Closed davidbrochart closed 3 years ago
Thanks for working on this! I see the same behavior locally as on the CI here.
I could be wrong (I haven't worked with the BLOSC library previously), but it might be related to the addition of BLOSC_MAX_OVERHEAD
in this line?. (I think it was correct to include this BLOSC_MAX_OVERHEAD in the sizeOut
computation several lines above, but it does not need to also be added to sizeCompressed
).
Apparently BLOSC_MAX_OVERHEAD is 16
I could be wrong (I haven't worked with the BLOSC library previously), but it might be related to the addition of
BLOSC_MAX_OVERHEAD
in this line?. (I think it was correct to include this BLOSC_MAX_OVERHEAD in thesizeOut
computation several lines above, but it does not need to also be added tosizeCompressed
).
Thanks for looking into it @grlee77. zarr-python seems to be more tolerant, as it can read z5py-zarr-blosc successfully, but that doesn't mean these trailing 16 bytes are valid. I'll investigate before we merge this PR.
Thanks for looking into it @grlee77. zarr-python seems to be more tolerant, as it can read z5py-zarr-blosc successfully, but that doesn't mean these trailing 16 bytes are valid. I'll investigate before we merge this PR.
Let me know what you find, should hopefully be a simple fix in z5. Maybe I am accidentally padding something when writing blosc.

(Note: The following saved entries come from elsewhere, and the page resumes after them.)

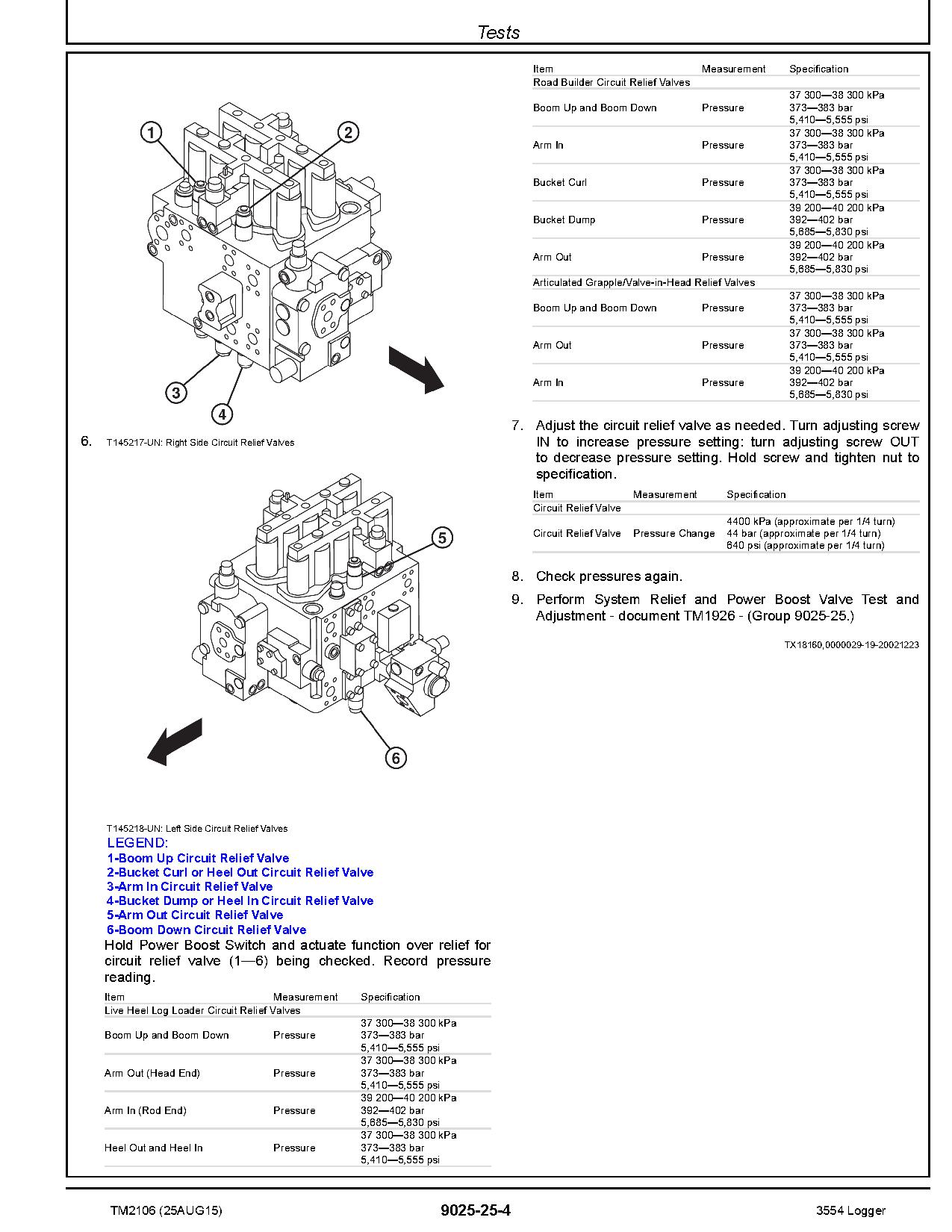 Tests

1

2

3

4

6. T145217-UN: Right Side Circuit Relief Valves

5

6

T145218-UN: Left Side Circuit Relief Valves

LEGEND:
1-Boom Up Circuit Relief Valve
2-Bucket Curl or Heel Out Circuit Relief Valve
3-Arm In Circuit Relief Valve
4-Bucket Dump or Heel In Circuit Relief Valve
5-Arm Out Circuit Relief Valve
6-Boom Down Circuit Relief Valve

Hold Power Boost Switch and actuate function over relief for circuit relief valve (1—6) being checked. Record pressure reading.

| Item | Measurement | Specification |
|---|---|---|
| Live Heel Log Loader Circuit Relief Valves | | |
| Boom Up and Boom Down | Pressure | 37 300—38 300 kPa 373—383 bar 5,410—5,555 psi |
| Arm Out (Head End) | Pressure | 37 300—38 300 kPa 373—383 bar 5,410—5,555 psi |
| Arm In (Rod End) | Pressure | 39 200—40 200 kPa 392—402 bar 5,685—5,830 psi |
| Heel Out and Heel In | Pressure | 37 300—38 300 kPa 373—383 bar 5,410—5,555 psi |

| Item | Measurement | Specification |
|---|---|---|
| Road Builder Circuit Relief Valves | | |
| Boom Up and Boom Down | Pressure | 37 300—38 300 kPa 373—383 bar 5,410—5,555 psi |
| Arm In | Pressure | 37 300—38 300 kPa 373—383 bar 5,410—5,555 psi |
| Bucket Curl | Pressure | 37 300—38 300 kPa 373—383 bar 5,410—5,555 psi |
| Bucket Dump | Pressure | 39 200—40 200 kPa 392—402 bar 5,685—5,830 psi |
| Arm Out | Pressure | 39 200—40 200 kPa 392—402 bar 5,685—5,830 psi |
| Articulated Grapple/Valve-in-Head Relief Valves | | |
| Boom Up and Boom Down | Pressure | 37 300—38 300 kPa 373—383 bar 5,410—5,555 psi |
| Arm Out | Pressure | 37 300—38 300 kPa 373—383 bar 5,410—5,555 psi |
| Arm In | Pressure | 39 200—40 200 kPa 392—402 bar 5,685—5,830 psi |

7. Adjust the circuit relief valve as needed. Turn adjusting screw IN to increase pressure setting: turn adjusting screw OUT to decrease pressure setting. Hold screw and tighten nut to specification.

| Item | Measurement | Specification |
|---|---|---|
| Circuit Relief Valve | | |
| Circuit Relief Valve | Pressure Change | 4400 kPa (approximate per 1/4 turn) 44 bar (approximate per 1/4 turn) 640 psi (approximate per 1/4 turn) |

8. Check pressures again.

9. Perform System Relief and Power Boost Valve Test and Adjustment - document TM1926 - (Group 9025-25.)

TX18160,0000029-19-20021223

TM2106 (25AUG15) 9025-25-4 3554 Logger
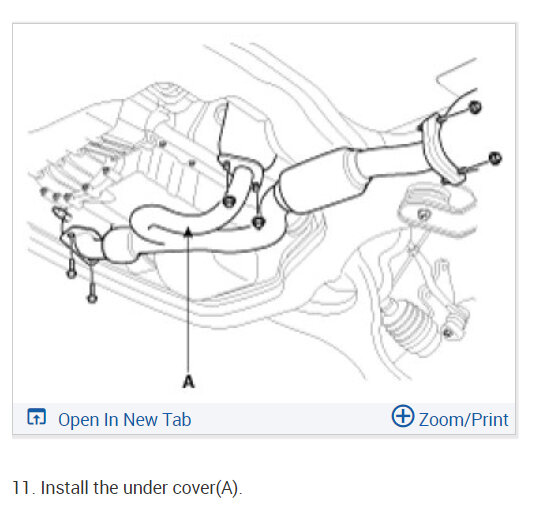 A

Open In New Tab

Zoom/Print

11. Install the under cover(A).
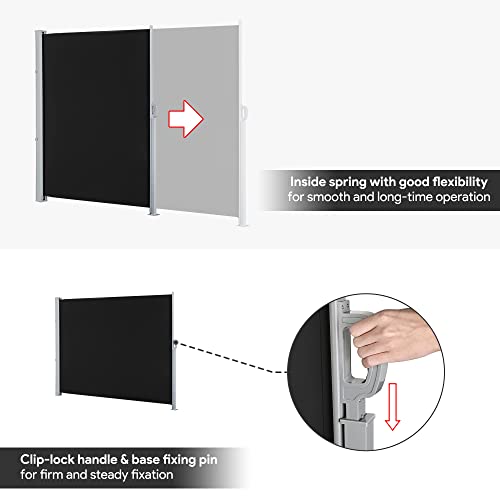 Inside spring with good flexibility
for smooth and long-time operation

Clip-lock handle & base fixing pin
for firm and steady fixation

python-blosc doesn't seem to be able to read the chunks either:
>>> import blosc
>>> with open("data/z5py.zr/blosc/lz4/0.0.0", "rb") as f:
... data = f.read()
...
>>> d = blosc.decompress(data)
Traceback (most recent call last):
File "<stdin>", line 1, in <module>
File "/home/david/mambaforge/envs/zarr_implementations-dev/lib/python3.8/site-packages/blosc/toplevel.py", line 594, in decompress
return _ext.decompress(bytes_like, as_bytearray)
blosc_extension.error: Error 10032 : not a Blosc buffer or header info is corrupted
@constantinpape I think you should not store the maximum possible size of the compressed data. Blosc gives you the actual size after it has compressed, you can see how we do it in xtensor-io.
Thanks, I will have a look.
Let me know what you find, should hopefully be a simple fix in z5. Maybe I am accidentally padding something when writing blosc.
Hopefully it is as simple as removing BLOSC_MAX_OVERHEAD from this line
I had an initial look and I can reproduce this locally. Unfortunately it looks like just removing the overhead here does not fix the issue. But maybe I missed something, gonna have a closer look when I have time (not sure if I ll manage before the weekend.)
I had another look, and removing the BLOSC_MAX_OVERHEAD
fixes the issue; I just didn't see it locally for some other reason.
I am trying to fix the windows ci in z5 (https://github.com/constantinpape/z5/pull/181) and will then draft a release to fix the tests here as well.
Ok, I drafted a new release. (Windows build issues seem to be unrelated, https://github.com/ilammy/msvc-dev-cmd/issues/34) Should be on conda forge in the next few days, then we can update the dependencies here.
I updated the env so that the correct z5py version is installed. That seems to work, but now a bunch of other tests fail. I am not quite sure what's going on.
It looks like there is a new nested
parameter for the read functions? I will need to implement that.
It looks like there is a new
nested
parameter for the read functions? I will need to implement that.
I see, that's probably due to the zarr release that happened in the meantime. This might be solved by #33 already and it would be enough to rebase onto master. Maybe @grlee77 or @joshmoore could comment.
I just rebased but that is not enough. I guess that this nested
argument is related to the dimension separator, I'm going to look into it.
@davidbrochart, I can help take a look at this. I think the issue is that the nested vs. flat here was implemented prior to dimension_separator
, so I was relying on parsing the filenames to determine what the separator was.
Basically there are v2 files where 'dimension_separator' is '/', but I don't think the .zr
files currently have that attribute in the JSON, it is just being manually specified at read time like here based on the filename having "nested" or "flat" in it:
https://github.com/zarr-developers/zarr_implementations/blob/7349e03aa8622982611c13ad9af48a4937173546/test/test_read_all.py#L73-L84
I think Josh said that key_separator argument may be going away, so I should update the zarr python generators/tests to rely on the dimension_separator
key instead.
This PR will require zarr-python >= 2.8 so that the dimension_separator
metadata key gets used. The conda-forge package for 2.8 was just uploaded, so it should work now. See: https://github.com/davidbrochart/zarr_implementations/pull/1
Thanks @grlee77, all green now!
🚀 Merging so I can rebase the jzarr PR.
It looks like xtensor-zarr cannot read zarr v2 written by z5py using blosc compression. What I can see:
"fill_value": 0.0
, which is not a valid unsigned 8-bit integer value, although it can be cast to it.